La ville, c’est Marseille ; cela pourrait se passer ailleurs. Pas d’Estaque ni de lieux « typiques », mais des quartiers « pourris » – le terme revient dans le film –, entravés par les flots de circulation, encore sens dessus -dessous malgré la rénovation, qui se manifeste surtout par une immense tour ultramoderne, inaccessible dans sa verticalité, alors qu’en bas le commun est à ras de terre. C’est d’ailleurs ce que dit Sylvie, qui est femme de ménage : prendre de la hauteur lui est impossible.

Sylvie est mariée à Richard (Jean-Pierre Darroussin), chauffeur de bus. Ils ont élevé deux filles. Aurore (Lola Naymark), qui est en couple avec Bruno (Grégoire Leprince-Ringuet). Tous deux tiennent un magasin de revente d’objets, au nom édifiant, « Tout cash », où l’on vient récupérer 5 ou 10 euros contre un grille-pain cassé ou un sac usé. Et sa demi-sœur, Mathilda (Anaïs Demoustier), vendeuse stagiaire, dont le compagnon, Nicolas (Robinson Stévenin), est chauffeur Uber.
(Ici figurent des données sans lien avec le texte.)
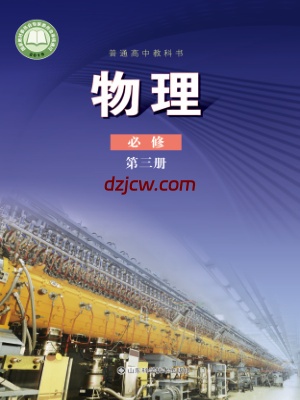 【鲁科版】高中必修 第三册物理电子教材.pdf-电子教材网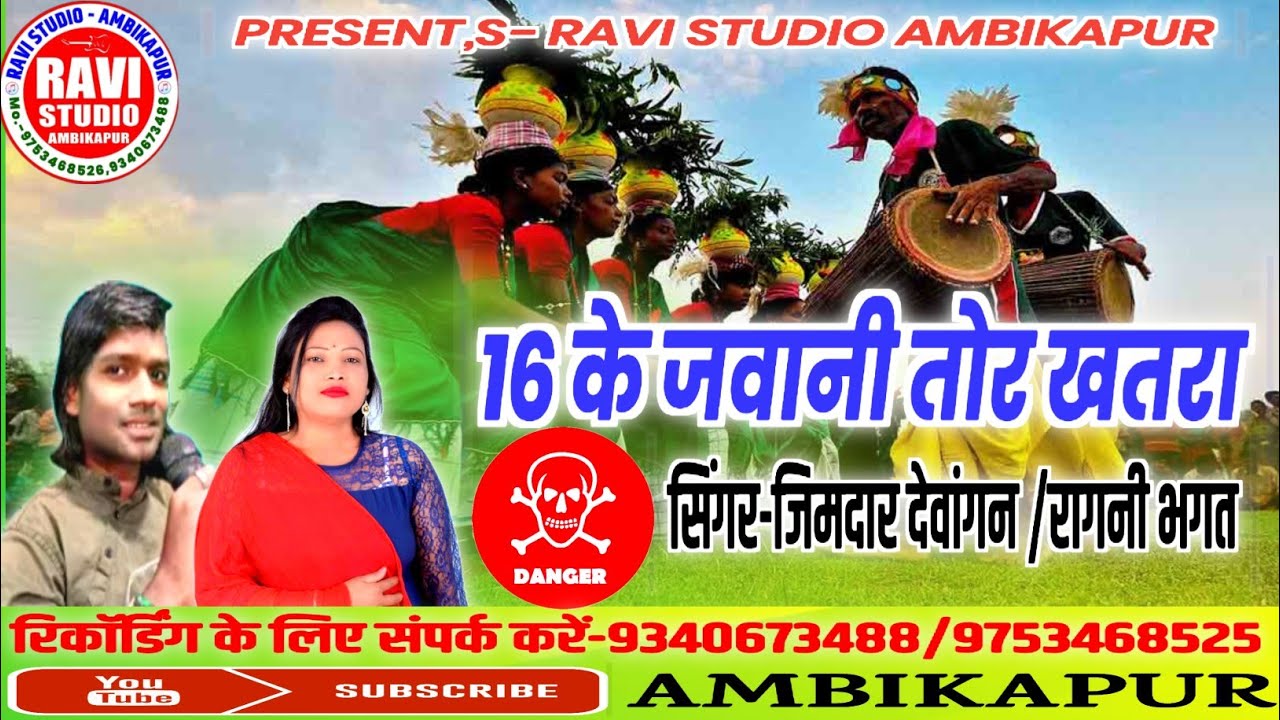 16 ke javani tor khatra/16 के जवानी तोर खतरा/singer- jimdar dewangan/Ragini Bhagat 
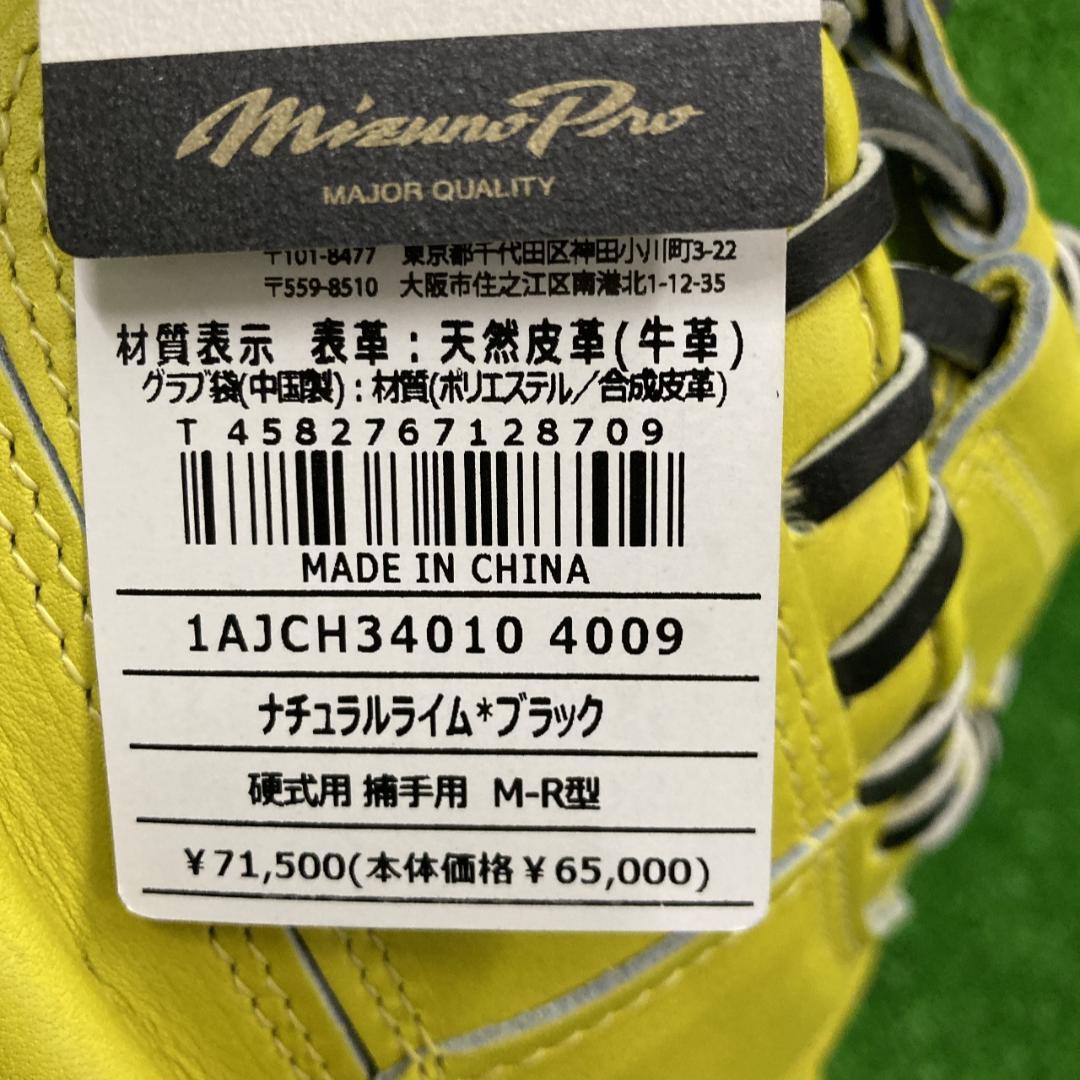 新品ミズノプロ 硬式用キャッチャーミット ナチュラルライム 1AJCH34010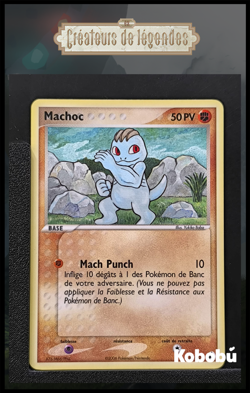 Carte Pokemon Machoc 57/92 Ex Createurs De Legendes Bloc EX FR 2 - Image 1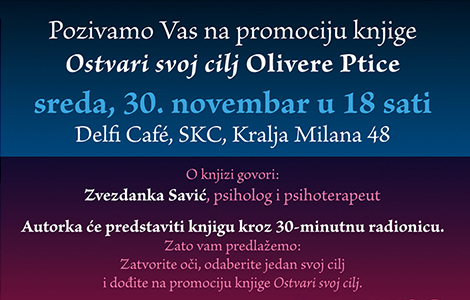 promocija knjige ostvari svoj cilj olivere ptice laguna knjige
Ces gens l’ignorent mais ils courent à leur perte. Non seulement parce qu’ils sont écrasés par les conditions de (sur)vie réservées à ceux qui n’ont aucun capital, mais parce qu’ils s’en font les complices. Ils croient dans les vertus de la compétition, de l’auto-entrepreneuriat, et n’ont aucun scrupule à tirer profit de plus pauvres qu’eux ou à acquiescer aux méthodes les plus scélérates ; « Ma patronne va me virer pour reprendre une autre vendeuse à l’essai, une Roumaine ou une Polonaise. Je ferais la même chose à sa place », lâche Mathilda.

Robert Guédiguian ne rend pas ces personnages totalement abjects. Ce serait une facilité, éthiquement douteuse, de la part d’un cinéaste en position de surplomb. Passé maître dans le film choral, le cinéaste accorde à chacun une singularité avec sa part d’humanité qui surgit çà et là, y compris chez les plus antipathiques. En outre, le film s’ouvre sur la naissance de la fille de Mathilda et de Nicolas. Ce sont des plans d’accouchement somptueux, qui rendent ouvertement hommage (avec les mêmes perspectives et la même musique de Verdi) au court-métrage Vie (1993), d’un grand cinéaste arménien méconnu, Artavazd Pelechian. Cette naissance inaugurale étend symboliquement sa lumière jusqu’au tréfonds des âmes assombries. Et ce bébé, nommé Gloria, constitue le point d’ancrage d’une solidarité encore en vigueur au sein de cette famille, bien que, même ici, l’entraide s’avère défaillante.

Un personnage, toutefois, sort du lot. Daniel (Gérard Meylan), un amour de jeunesse de Sylvie, le géniteur de Mathilda, libéré après avoir purgé une longue peine à la suite d’un meurtre commis pour défendre un ami. Dans un Marseille grouillant de monde, Daniel ne semble plus prendre part à l’agitation de la vie, passant d’une cellule de prison à une chambre d’hôtel en tous points identiques, ayant trouvé la liberté non pas dehors mais dans les haïkus qu’il compose. Longtemps retiré des affres de la société, il pose sur elle, et en particulier sur la famille de Sylvie et de Gloria, sa petite-fille, un œil compatissant. Daniel, interprété par un Gérard Meylan souverain, est d’ailleurs avant tout un regard, une présence presque désincarnée mais protectrice. Le seul moment où, à l’écran, Daniel a un corps, c’est quand il se baigne à la sortie du Vieux-Port, sur le dos, les bras en croix : la dimension christique, sacrificielle, du personnage est plus que suggérée.

En même temps qu’il atteint un point ultime d’intensité dramatique, le film émet une réflexion sur le devenir des classes populaires si l’individualisme continue d’y progresser. De la même manière que s’y rencontrent le prosaïsme et le don de soi. La puissance dialectique du cinéma de Guédiguian participe de sa grandeur. Sur sa portée politique aussi, Gloria Mundi n’est pas univoque. Ce serait une œuvre désespérée si on n’y retenait que cette proposition : l’humanité souffrante, ou exploitée, a besoin d’un sauveur. Plus qu’un désespoir, on peut y lire une exigence. L’époque que nous vivons requiert de chacun un examen de conscience, et de tous le dépassement des confrontations intestines. Est-ce une tâche surhumaine ?

Gloria Mundi, Robert Guédiguian, 1 h 47. En salle le 27 novembre.